Implements Variational Auto Encoder (VAE) [Kingma and Welling's "Auto-Encoding Variational Bayes"] and associated training code for CelebA, plus the inference code for latent space sampling. You need to get the CelebA data separately and unzip under ./data/
due to download restrictions imposed by Google.
Set up the environment (using miniconda)
$ conda create --name "vae" python=3.6.12
$ conda activate vae
$ pip install -r requirements.txt
If you don't specify any flags, it trains for batch=128
and epochs=50
. During training, generated reconstruction and random sampled results are saved under results/
folder. Also the model weights after each epoch is saved under results.model/
folder.
$ python train_vae.py
Reconstruction of input pictures (top row: original, bottom row: reconstructed) after 30 epochs. Smaller kld_weight makes reconstruction to be a more accurate representation of the original (see below). See Notes on The Loss function (Training related)
kld_weight = 0.00025 (small) | kld_weight = 0.025 (large) |
However, larger kld_weight (for regularization term) enables to learn a latent space that follows Normal distribution more strictly and reduce the sparsity. From the following table it is visible that as the latent space is better approximated by the Normal distribution (i.e. larger kld_weight), random sample becomes more accurate (i.e. less random colors). Some 64 pictures generated by randomly sampled latent codes from the distribution is shown below.
kld_weight = 0.00025 (small) | kld_weight = 0.025 (large) |
Interpolation results between two random CelebA pictures are saved as rndpics_interpolate.{gif,png}
python test_vae.py
Some examples of interpolation between two pictures by sampling from the latent space and generating images for each latent code
Another way to experiment with the latent space is, instead of interpolating between two pictures, interpolate for each latent entry and try to find one that controls a meaningful feature, such as "smile". For ex. by using the default checkpoint in test_vae.py
, when interpolated the latent vector entry 3, the network controls the smile on the person's face.

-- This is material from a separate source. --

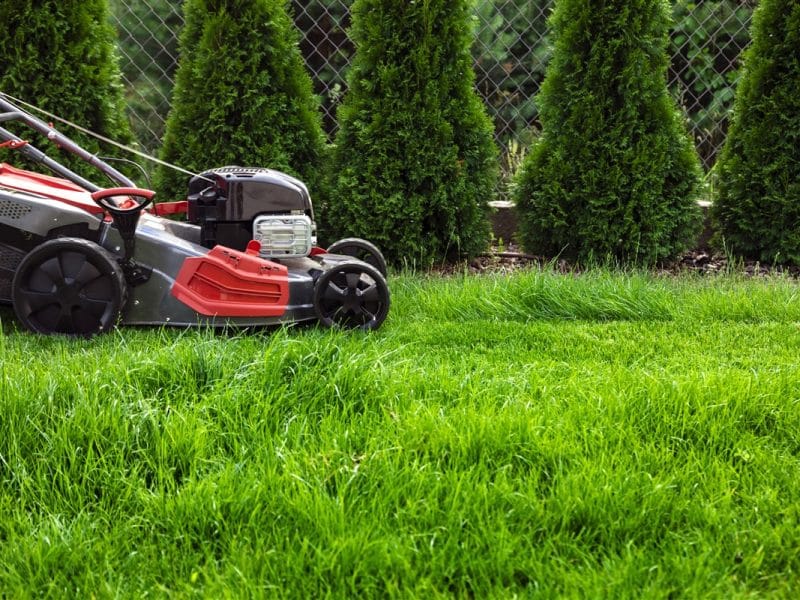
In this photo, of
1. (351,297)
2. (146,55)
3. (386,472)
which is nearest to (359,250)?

In "Kingma and Welling's paper", ELBO (Evidence Lower Bound) is the objective function to be maximized and given in Eqn (3) of the paper as follows:
The loss can be analytically calculated by assuming
-
Reconstruction Loss (First Term) : The distribution
$p_\theta(x|z)$ represents the generator using a noisy observation model where$G_\theta(z)$ is the mean and$\eta I$ the variance of the normal distribution$\mathcal{N}(z;G(z),\eta I)$ . Then, it is clear that the first term becomes the reconstruction error.
-
Regularization Loss,
$D_{KL}$ : The analytical expression of$D_{KL}$ between two Normal distributions are given as:$$D_ {KL} (\mathcal{N_1} || \mathcal{N_2})= \log \Big(\frac{\sigma_2}{\sigma_1}\Big) + \frac{\sigma_1^2 + (\mu_1 - \mu_2)^2}{2\sigma_2^2} - \frac{1}{2}$$ We can obtain the closed form expression for$D_{KL}(q_\phi(z|x) || p_\theta(z))$ in ELBO by assuming Normal distributions where$p_\theta(z)$ is from$\mathcal{N}(z;0,I)$ and estimated posterior$q_\phi(z|x)$ is from$\mathcal{N}(z;\mu,\sigma^2)$ . Hence for$\sigma_2, \mu_2 =(1,0)$ and$\sigma_1, \mu_1 =(\sigma,\mu)$ the expression becomes:$$D_{KL}(q_\phi(z|x) || p_\theta(z)) = -\frac{1}{2} \big(1 + \log (\sigma^2) -\mu^2 - \sigma^2\big)$$
Note that in the above equations, regularization loss (KL Divergence) is summed accross the latent dimension of vectors
MSE = F.mse_loss(recon_x, x)
KLD = -0.5 * torch.mean(1 + log_var - mu.pow(2) - log_var.exp())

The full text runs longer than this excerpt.